*** Records to process

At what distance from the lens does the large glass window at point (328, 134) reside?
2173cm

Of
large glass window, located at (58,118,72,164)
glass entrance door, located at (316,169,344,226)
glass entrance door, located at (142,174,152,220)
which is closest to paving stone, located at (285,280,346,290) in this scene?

******

**Description of the task**
Rewrite all the lines of the items above as a Markdown table with the columns "No." and "Line", numbering each row and leaving out blank lines.

**Result of the exercise**
| No. | Line |
|---|---|
| 1 | At what distance from the lens does the large glass window at point (328, 134) reside? |
| 2 | 2173cm |
| 3 | Of |
| 4 | large glass window, located at (58,118,72,164) |
| 5 | glass entrance door, located at (316,169,344,226) |
| 6 | glass entrance door, located at (142,174,152,220) |
| 7 | which is closest to paving stone, located at (285,280,346,290) in this scene? |